Il processo di globalizzazione comporta due strade: il suo rifiuto, con la conseguenza di non accedere al mercato mondiale; la sua accettazione – non certo acritica – con l’obbligo di passare a una forma mentis multiculturale. Non dovrebbe per noi essere una novità, visto che è la nostra Costituzione a parlare di inclusione e di integrazione. Ma poi fra il dire e il fare c’è di mezzo il mare e, una volta superato il Mediterraneo, resta la difficoltà nel mettere in pratica i suoi principi, anche a 70 anni dalla loro entrata in vigore.

Le attività che danno del tu al pubblico sono state quelle che per prime hanno dovuto dotarsi di strumenti adatti ai tempi che cambiano: scuole, ma anche tribunali, banche, uffici postali e strutture sanitarie hanno dovuto recuperare il forte ritardo accumulato. Le poste, poi, svolgono un ruolo molto delicato: con la diversificazione di Poste Italiane, questa si fa ora carico di operazioni fondamentali come l’invio delle domande di permesso di soggiorno o il trasferimento di denaro (cosa centrale per la sopravvivenza di molte comunità che vivono in Paesi poveri).

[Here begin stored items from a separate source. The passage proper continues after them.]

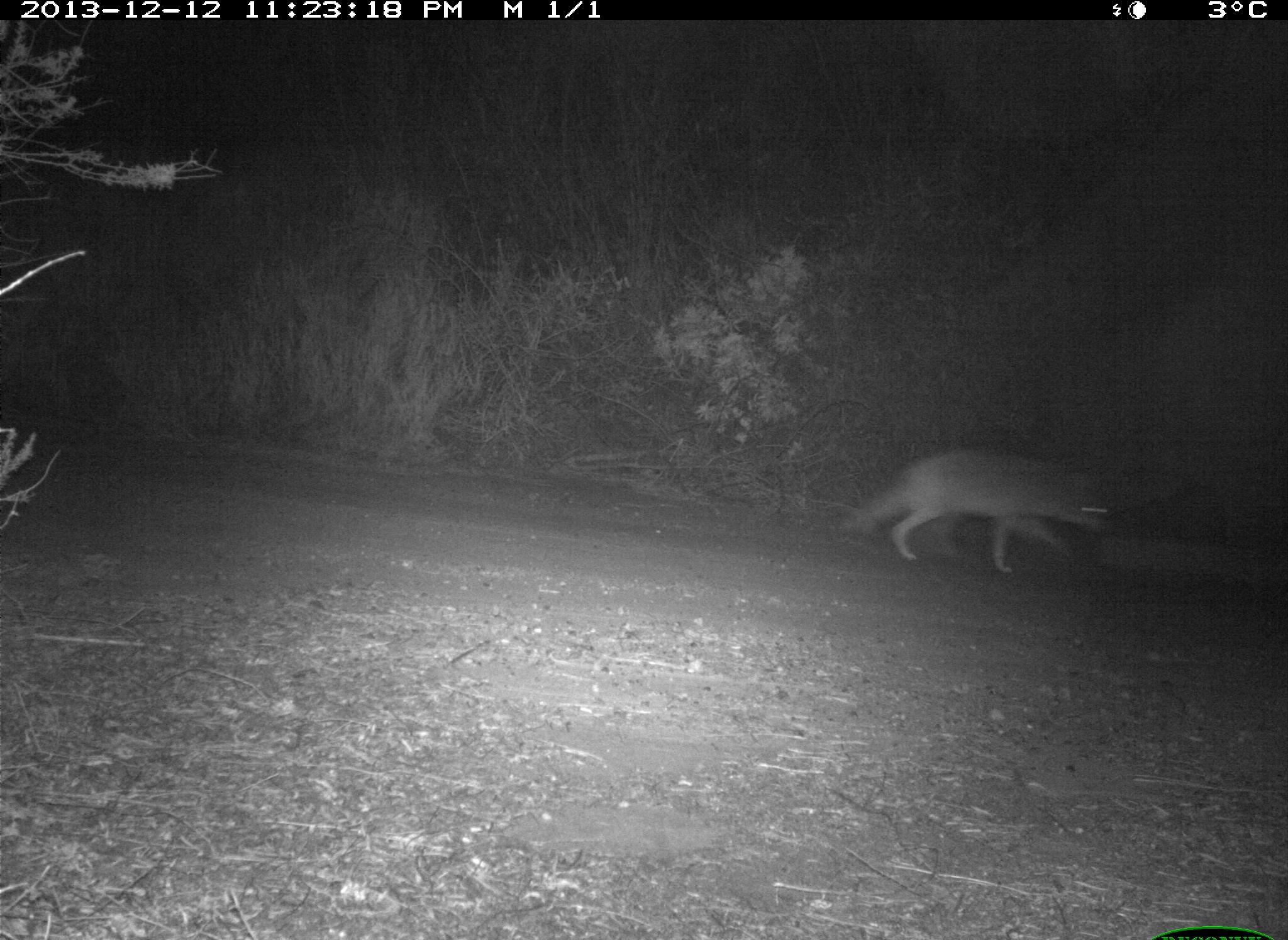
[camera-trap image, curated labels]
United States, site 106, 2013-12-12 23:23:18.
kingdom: Animalia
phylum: Chordata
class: Mammalia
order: Carnivora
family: Canidae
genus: Canis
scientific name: Canis latrans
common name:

Dal 2014, Poste Italiane ha adottato un approccio molto pragmatico. Posto che le barriere linguistiche rallentano il processo d’integrazione e che è impensabile che un cittadino straniero possa imparare l’italiano utile nel breve tempo richiesto per le prime operazioni, l’azienda ha deciso di inserire personale qualificato di origine straniera nei suoi uffici. Il Progetto Multilingua ha ottenuto buoni risultati.

I clienti non italiani hanno trovato un ambiente più accogliente, con impiegati che conoscono la realtà del loro Paese d’origine e le loro necessità. Inoltre, chi si rivolge a Poste Italiane si sente più libero nel fare richieste, dimostrandosi più informato di quanto non sembrasse alla presenza di altro personale. In più, la fiducia nell’azienda è migliorata, rendendo più facile che le consulenze e i servizi di Poste Italiane siano sottoscritte dai clienti.

È evidente che raggiunta maggiore familiarità con l’italiano, il Progetto Multilingua non potrà esaurirsi: non solo i flussi non cesseranno dall’oggi al domani, ma è questo un modo immediato per avere informazioni sulle le necessità del cliente straniero e per progettare i futuri prodotti di Poste Italiane nell’era globale. Inoltre, l’azienda ha così inserito dipendenti con capacità linguistiche molto elevate (c’è chi parla contemporaneamente due o tre lingue non europee), utili quando si tratta di fare tutt’uno con la filiera turistica e dell’export.

È un rapporto di fiducia fra utenti e Poste Italiane che, se visto a lungo termine, permetterà all’azienda di avere nuovi clienti e di operare su diversi mercati. Senza dimenticare che è più facile fare integrazione vera quando i servizi essenziali si dimostrano così vicini alle persone.